Mary Trump doesn't break any new historical ground here -- there are numerous other sources for the same insights. (I would start with W.E.B. DuBois' Black Reconstruction but your mileage may vary.) But her account is wonderfully clear and succinct, pitched at a good level for oblivious Americans. Anti-racism educators might do well to adopt it.
And for Trump herself, the meaning of that history is our enduring national trauma.
Ours is an ugly history full of depraved, barbaric, and inhumane behavior carried out by everyday people and encouraged or at least condoned by leaders at the highest levels of government. A denial of that history is a denial of our trauma.
... At almost every step of the way in our history, there were opportunities to make this country more democratic, more open, and more equitable. Instead, the North became more segregated and the South continued to be a closed fascist state.Trump views our national failure to marginalize her sociopathic uncle and the political party he has gorged himself on as a consequence of our failure to make peace with and offer reparations for the inhuman crimes of our past and present.
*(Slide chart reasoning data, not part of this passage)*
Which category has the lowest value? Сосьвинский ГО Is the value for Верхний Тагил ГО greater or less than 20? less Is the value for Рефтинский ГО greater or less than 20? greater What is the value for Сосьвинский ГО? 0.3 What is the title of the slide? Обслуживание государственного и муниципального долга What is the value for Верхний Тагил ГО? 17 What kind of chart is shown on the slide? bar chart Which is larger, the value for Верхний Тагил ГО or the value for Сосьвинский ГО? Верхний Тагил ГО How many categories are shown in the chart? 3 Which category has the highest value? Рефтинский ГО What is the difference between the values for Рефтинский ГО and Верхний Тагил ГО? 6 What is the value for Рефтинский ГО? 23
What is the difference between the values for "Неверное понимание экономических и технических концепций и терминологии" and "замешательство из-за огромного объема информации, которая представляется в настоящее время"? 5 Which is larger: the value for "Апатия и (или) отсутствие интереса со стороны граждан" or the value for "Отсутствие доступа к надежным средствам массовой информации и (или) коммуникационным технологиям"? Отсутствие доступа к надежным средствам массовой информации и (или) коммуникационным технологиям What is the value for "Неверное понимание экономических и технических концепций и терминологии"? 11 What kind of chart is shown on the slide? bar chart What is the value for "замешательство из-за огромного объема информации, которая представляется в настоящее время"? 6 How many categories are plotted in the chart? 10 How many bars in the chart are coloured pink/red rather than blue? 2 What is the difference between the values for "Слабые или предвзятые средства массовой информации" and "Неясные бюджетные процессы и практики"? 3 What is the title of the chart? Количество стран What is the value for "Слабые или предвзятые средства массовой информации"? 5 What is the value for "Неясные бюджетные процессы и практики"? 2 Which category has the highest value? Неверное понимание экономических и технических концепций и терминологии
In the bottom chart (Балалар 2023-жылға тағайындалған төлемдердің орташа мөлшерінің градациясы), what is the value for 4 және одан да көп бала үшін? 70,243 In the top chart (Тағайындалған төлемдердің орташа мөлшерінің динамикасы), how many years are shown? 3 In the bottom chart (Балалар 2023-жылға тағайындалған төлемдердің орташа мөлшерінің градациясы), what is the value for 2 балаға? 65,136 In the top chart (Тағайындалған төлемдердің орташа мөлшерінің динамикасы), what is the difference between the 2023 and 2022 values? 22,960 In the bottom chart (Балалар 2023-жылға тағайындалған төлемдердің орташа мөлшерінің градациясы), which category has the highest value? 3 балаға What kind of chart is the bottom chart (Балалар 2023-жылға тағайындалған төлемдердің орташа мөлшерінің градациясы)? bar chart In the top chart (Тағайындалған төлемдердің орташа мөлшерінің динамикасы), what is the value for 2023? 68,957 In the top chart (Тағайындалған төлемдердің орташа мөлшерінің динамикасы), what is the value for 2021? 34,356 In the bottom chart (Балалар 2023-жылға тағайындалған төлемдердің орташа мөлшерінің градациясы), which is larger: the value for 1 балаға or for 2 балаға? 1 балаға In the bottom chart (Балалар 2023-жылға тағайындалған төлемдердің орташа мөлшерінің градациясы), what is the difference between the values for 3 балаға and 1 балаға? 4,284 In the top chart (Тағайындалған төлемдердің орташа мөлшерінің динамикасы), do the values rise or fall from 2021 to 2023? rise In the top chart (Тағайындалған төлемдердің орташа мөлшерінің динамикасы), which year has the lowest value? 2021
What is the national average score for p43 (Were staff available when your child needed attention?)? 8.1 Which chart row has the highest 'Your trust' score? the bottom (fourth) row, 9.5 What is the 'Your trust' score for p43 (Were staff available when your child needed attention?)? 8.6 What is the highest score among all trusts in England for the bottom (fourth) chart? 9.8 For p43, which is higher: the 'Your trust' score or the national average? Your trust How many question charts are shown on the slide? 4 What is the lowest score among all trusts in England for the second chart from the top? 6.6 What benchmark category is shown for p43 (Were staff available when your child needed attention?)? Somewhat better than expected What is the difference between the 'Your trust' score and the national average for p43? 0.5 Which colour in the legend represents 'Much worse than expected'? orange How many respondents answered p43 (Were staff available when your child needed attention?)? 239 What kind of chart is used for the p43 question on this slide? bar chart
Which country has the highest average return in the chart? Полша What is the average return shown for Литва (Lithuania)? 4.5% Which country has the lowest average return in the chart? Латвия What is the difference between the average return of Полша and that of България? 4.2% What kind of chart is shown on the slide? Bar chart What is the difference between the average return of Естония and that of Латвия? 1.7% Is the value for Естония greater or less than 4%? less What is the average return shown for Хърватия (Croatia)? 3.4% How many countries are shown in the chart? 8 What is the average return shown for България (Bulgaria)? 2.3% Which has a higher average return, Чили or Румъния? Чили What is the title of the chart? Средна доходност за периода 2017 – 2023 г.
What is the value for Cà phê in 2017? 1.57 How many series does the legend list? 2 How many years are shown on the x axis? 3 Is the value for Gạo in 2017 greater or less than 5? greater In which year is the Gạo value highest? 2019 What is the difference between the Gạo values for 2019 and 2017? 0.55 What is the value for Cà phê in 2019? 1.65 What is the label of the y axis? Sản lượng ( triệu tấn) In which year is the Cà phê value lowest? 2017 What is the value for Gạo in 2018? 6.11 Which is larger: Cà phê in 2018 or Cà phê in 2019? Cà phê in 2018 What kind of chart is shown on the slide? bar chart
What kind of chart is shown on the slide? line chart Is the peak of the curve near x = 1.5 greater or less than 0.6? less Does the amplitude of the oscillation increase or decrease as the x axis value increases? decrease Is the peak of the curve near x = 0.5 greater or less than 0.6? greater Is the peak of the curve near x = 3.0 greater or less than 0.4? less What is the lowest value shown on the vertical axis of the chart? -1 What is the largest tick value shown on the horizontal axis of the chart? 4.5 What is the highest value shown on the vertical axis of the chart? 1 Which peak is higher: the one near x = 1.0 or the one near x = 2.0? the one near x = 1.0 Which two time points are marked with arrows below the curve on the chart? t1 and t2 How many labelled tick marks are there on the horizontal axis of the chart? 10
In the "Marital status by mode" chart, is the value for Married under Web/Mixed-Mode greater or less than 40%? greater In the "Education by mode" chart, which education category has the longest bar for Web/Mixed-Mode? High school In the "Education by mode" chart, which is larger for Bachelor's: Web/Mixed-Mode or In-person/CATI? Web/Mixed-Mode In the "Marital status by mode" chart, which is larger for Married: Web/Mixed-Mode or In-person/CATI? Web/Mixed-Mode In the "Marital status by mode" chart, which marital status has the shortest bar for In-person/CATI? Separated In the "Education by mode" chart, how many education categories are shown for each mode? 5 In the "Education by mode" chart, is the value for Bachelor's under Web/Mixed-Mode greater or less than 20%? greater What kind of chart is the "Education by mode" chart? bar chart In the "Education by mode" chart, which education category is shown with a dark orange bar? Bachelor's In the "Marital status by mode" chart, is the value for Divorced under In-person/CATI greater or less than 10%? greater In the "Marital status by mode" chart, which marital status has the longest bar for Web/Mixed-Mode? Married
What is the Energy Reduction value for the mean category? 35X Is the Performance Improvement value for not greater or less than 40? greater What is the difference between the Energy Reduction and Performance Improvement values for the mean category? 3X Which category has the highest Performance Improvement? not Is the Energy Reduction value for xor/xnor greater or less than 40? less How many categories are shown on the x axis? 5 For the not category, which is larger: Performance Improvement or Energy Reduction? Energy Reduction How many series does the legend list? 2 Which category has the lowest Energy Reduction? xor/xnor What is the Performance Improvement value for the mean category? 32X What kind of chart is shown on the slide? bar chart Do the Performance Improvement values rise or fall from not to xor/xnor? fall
Racism is something we white people inflict on our children as it was inflicted on us. It is a violence we commit against them — and as they grow up, they benefit from the same entrenched system that benefits us, because our racist, white supremacist society allows us to benefit from it. We become complacent and selfish and, in the end, just as guilty as the people, and the people before them , who did this to us. The cycle continues. Our ability to be decent and kind is stunted, our desire to belong to a broader community without fear is curtailed. It is a passive experience, until it’s not. The more we exercise our privilege, the easier it gets to cross that line between doing so unconsciously and doing so because we feel entitled to it. It is so easy to get used to the luxury of forgetting and the luxury of never having to know.Trump the clinical psychologist insists that facing the truth is the only escape from our national trauma.
But if we want to heal, it’s important to resist calls to look to the future, not the past. The past is what shaped us. Trauma is enervating and it is entirely natural to want to move beyond it. But trauma changes us at the cellular level. We carry it with us in our bodies, and there is no moving on without facing what we want to run from, because to dismiss your own pain is to postpone your freedom from it.
... The impact of unacknowledged trauma can be catastrophic — at both the personal and the societal levels — and by failing to invest in the infrastructure necessary to prevent or at least mitigate these kinds of disasters in the future, we leave ourselves open to long-term damage that could be irreparable. One of the most striking developments of the last five years has been the trend toward cruelty, the cultivation of a callousness toward anybody who believes differently or thinks differently. The mantra of “Fuck your feelings” at Donald’s rallies reverberated and reminded us that, even though it goes underground from time to time, the impulse toward cruelty never completely goes away.
... Until the playing field is leveled, America is not a democracy. Until everybody eligible is allowed to vote unimpeded, America is not a democracy. As long as a majority of the majority doesn’t have a problem with the deliberate economic plunder and disenfranchisement of large swaths of the population, and as long as the rest of us ignore it — because to pay attention would be to challenge our privilege — nothing will change.
Sympathetic as I am to Mary Trump's account of our traumatized condition, I am also left wanting something more. There is an alternative to despair, even justified despair.
We can still struggle for a better democracy, a better society. By razor thin margins, in places where choices were stark, in the recent election majorities of us said no to cruelty, no to lies, no to crushing the life out of the weak.
Trauma can be mitigated and exorcised by action. This may not be the only way, but I find it is my way. The work of the recent campaign, even beyond its relative success, was cleansing for me and I think for many. We can go on -- differently.
As my comrades in UniteHERE insist, "when we fight, we win!" The struggle for justice is the best remedy I know to the traumatized condition of which Mary Trump's uncle is such a national symptom.